The Los Angeles Times newsroom will receive a 20% cut in pay and hours over the next three months, as the paper looks to save $2 million.
The paper has seen advertising virtually dry up amid the pandemic, and had previously given furloughs and pay cuts to some non-union workers on the business side.
The L.A. Times Guild, which represents newsroom employees, issued a statement saying that the company had agreed not lay anyone else off for the remainder of the quarter.
“We are thankful that management accepted our proposal to avert layoffs, but this is a painful cut,” the statement read. “Like the vast majority of newsrooms across the country, The Times has lost significant revenue due to the coronavirus pandemic, despite historic demand for our journalism.”
The Guild described the pay reduction as a “work sharing” program, whereby employees will work 20% fewer hours between May 10 and Aug. 1. According to the Guild, the agreement averted more than 80 layoffs.
“Workers maintain health and retirement benefits and are allowed to collect prorated unemployment benefits to offset lost wages,” the statement said. “When the downturn ends, hours are restored.”

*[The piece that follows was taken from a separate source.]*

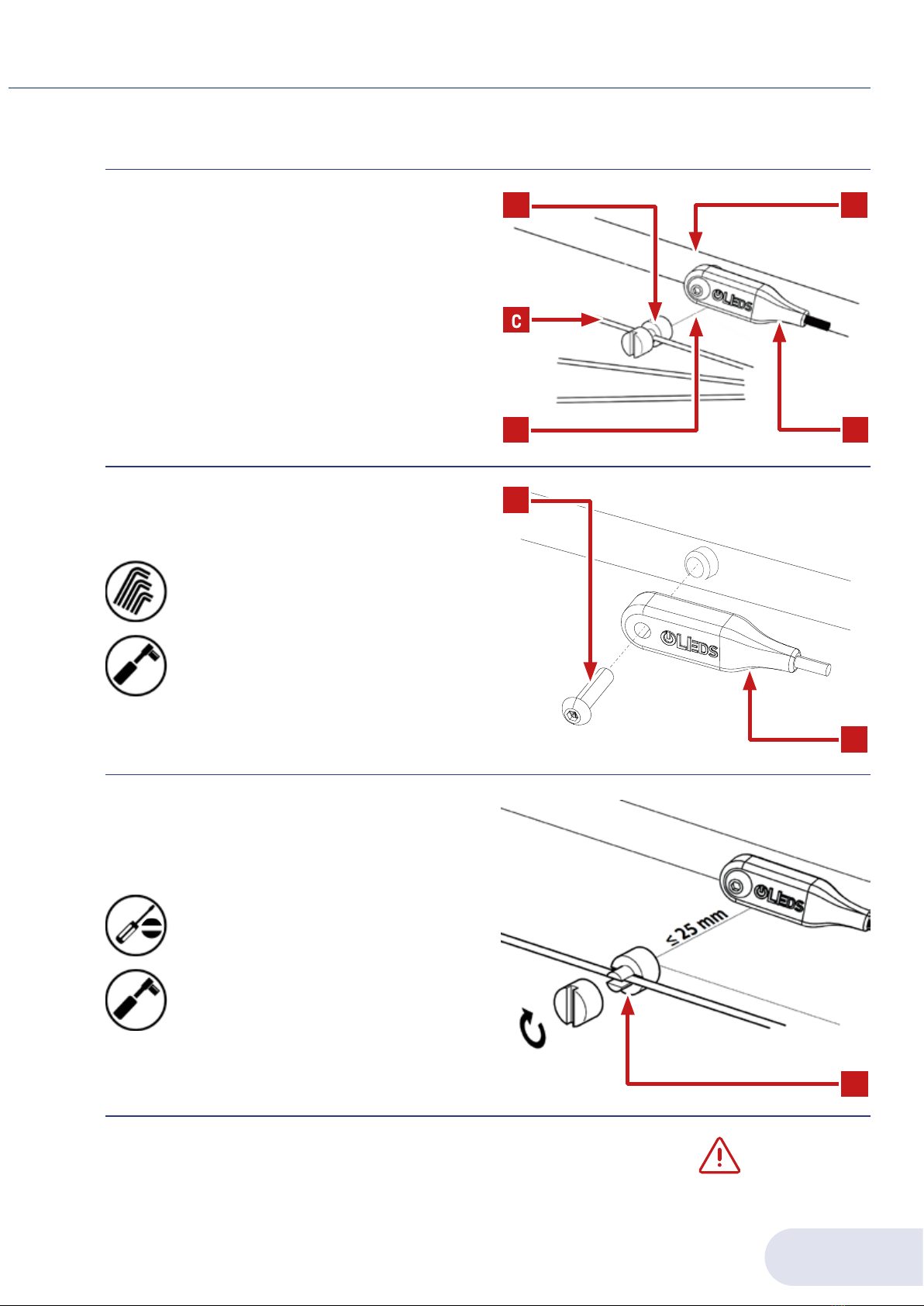 C

LEDS

LEDS

LEDS

≤ 25 mm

Newspapers across the country have instituted layoffs and furloughs since the pandemic began, and some a handful of outlets have shuttered entirely.
At Gannett — which publishes USA Today and many local papers — most of the 24,000 employees were ordered to take five days off per month, without pay, in April, May and June.
Chris Argentieri, president and COO of the Los Angeles Times, said in a statement that the company is “pleased to have reached an agreement with the Guild.” He thanked the union leadership “along with the workforce across our company for their collaboration and consideration as we meet the challenges of this crisis.”